AI-Powered Blog Editing

Today I tested my AI agent’s voice-to-text functionality inside the blog system.

Instead of typing notes at the end of the day, I speak. The agent transcribes, structures, and generates a full draft post from our conversation. It works surprisingly well. The energy of spoken thoughts is different from typed ones, it feels more fluid, less filtered, less self-conscious.

But something became clear very quickly once the drafted version was published.

Generation is not the same as authorship.

The post read like it came from a machine.

The AI can turn my voice into paragraphs. It can organize my thoughts. It can even make the structure cleaner than what I would produce in raw form. But it doesn’t quite sound like me. The emphasis isn’t always where I would put it. When I read it back, it doesn’t fully satisfy me.

As much as I want this blog to be fully automated, I’ve realized that if generation can be automated, editing becomes sacred. That’s the place where humans must stay in the loop.

What I Built

I tested the voice-to-text system for this blog, and technically, it works perfectly. I talk through what I built, what I learned, and what blocked me. The AI parses the conversation and produces a structured MDX draft aligned with my schema.

The system feels almost frictionless.

But publishing AI output blindly would defeat the entire purpose of documenting a real AI learning journey. I need to stay in the driver’s seat for every post.

So I’m building an edit function directly into the workflow.

The flow now looks like this: I speak → the AI generates → I land on an edit page → I refine it until it feels right → I publish.

It’s not fully automated — and that’s intentional. Each post needs to reflect my real thoughts and emotions at that moment in the journey. Automation is helpful, but authenticity is non-negotiable.

That edit window is not a minor feature. It’s the control surface. It’s where I reclaim ownership of the ideas. Without this step, the system would feel automated but hollow.

Ironically, the more powerful the generation becomes, the more important the editing layer becomes.

The Blocker

The main blocker today wasn’t generation.

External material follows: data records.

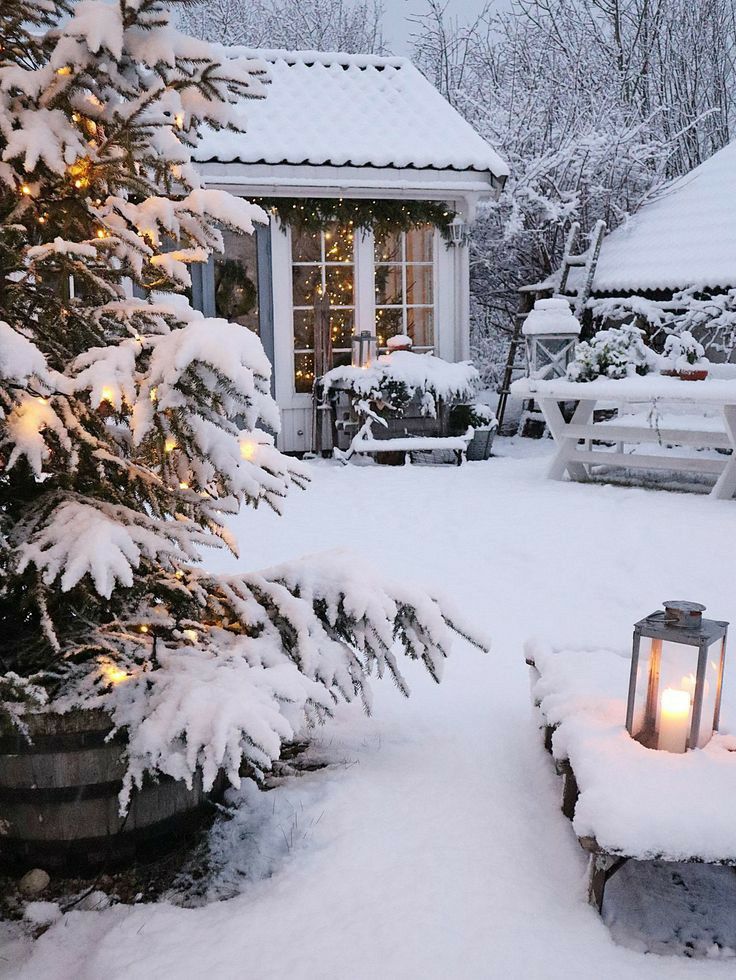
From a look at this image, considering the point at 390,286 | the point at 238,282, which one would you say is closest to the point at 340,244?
the point at 390,286

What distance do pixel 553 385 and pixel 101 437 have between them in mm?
5639

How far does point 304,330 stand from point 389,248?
1292mm

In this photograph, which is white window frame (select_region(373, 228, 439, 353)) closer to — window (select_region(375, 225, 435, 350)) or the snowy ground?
window (select_region(375, 225, 435, 350))

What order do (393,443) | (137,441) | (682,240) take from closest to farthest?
1. (137,441)
2. (393,443)
3. (682,240)

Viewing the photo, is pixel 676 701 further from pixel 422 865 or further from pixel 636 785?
pixel 422 865

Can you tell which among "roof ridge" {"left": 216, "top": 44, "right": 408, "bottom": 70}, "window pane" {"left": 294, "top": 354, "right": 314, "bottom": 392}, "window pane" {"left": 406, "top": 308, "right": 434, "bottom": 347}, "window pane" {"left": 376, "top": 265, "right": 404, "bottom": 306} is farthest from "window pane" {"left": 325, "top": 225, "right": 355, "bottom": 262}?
"roof ridge" {"left": 216, "top": 44, "right": 408, "bottom": 70}

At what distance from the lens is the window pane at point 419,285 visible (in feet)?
32.0

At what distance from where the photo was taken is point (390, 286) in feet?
31.8

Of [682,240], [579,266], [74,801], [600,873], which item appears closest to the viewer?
[600,873]

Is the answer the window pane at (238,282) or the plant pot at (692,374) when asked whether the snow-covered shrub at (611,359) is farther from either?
the window pane at (238,282)

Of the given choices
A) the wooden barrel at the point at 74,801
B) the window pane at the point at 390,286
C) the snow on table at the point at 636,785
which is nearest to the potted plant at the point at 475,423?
the window pane at the point at 390,286

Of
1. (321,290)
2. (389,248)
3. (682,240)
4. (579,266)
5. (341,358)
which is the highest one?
(682,240)

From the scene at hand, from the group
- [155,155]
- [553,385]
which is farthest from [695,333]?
[155,155]

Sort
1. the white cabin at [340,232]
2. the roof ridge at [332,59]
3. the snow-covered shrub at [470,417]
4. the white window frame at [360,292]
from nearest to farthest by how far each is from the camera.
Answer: the white cabin at [340,232] → the snow-covered shrub at [470,417] → the white window frame at [360,292] → the roof ridge at [332,59]
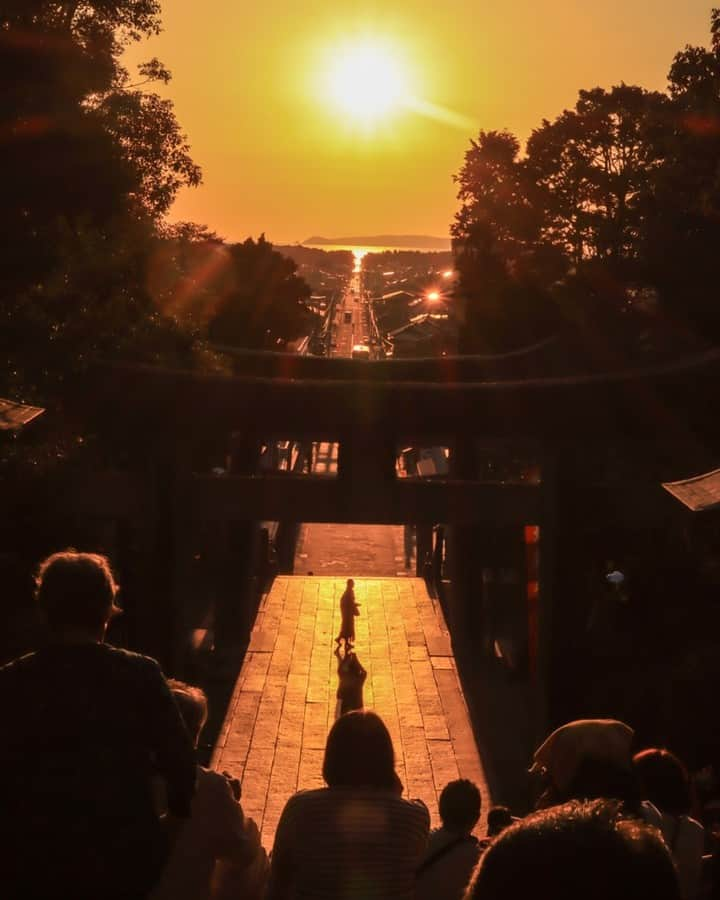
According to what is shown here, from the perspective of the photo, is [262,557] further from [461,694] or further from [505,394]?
[505,394]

It was state management.

I now have two types of posts in the system.

There are published posts that exist in the repository.

And there are temporary drafts stored in session storage during the new post generation flow.

Both need to be editable in the same interface.

Architecturally, the cleanest approach is to reuse the same edit page for both. The UI is identical. The editing behavior is identical. But the source of truth is different.

Before rendering the edit page, the system must answer one simple but critical question:

Is this post persisted, or is it temporary?

That distinction determines the data source, the save logic, and the publish behavior.

A published post is persisted. It lives in the repository. Editing it means fetching real content, modifying it, and committing the changes again.

A temporary post is ephemeral. It only exists in session storage. It hasn’t been written to disk. It’s like clay that hasn’t been fired yet — still soft, still changeable.

In a way, this is the deeper lesson of AI-native systems.

The impressive part isn’t generating content anymore. That’s table stakes.

The real work is orchestration. State transitions. Clear boundaries. Knowing when something is a draft, when it becomes finalized, and when it turns permanent.

Voice-to-text generation was the flashy part.

Editing (by a human, me), state detection, and clean architecture are the real engineering.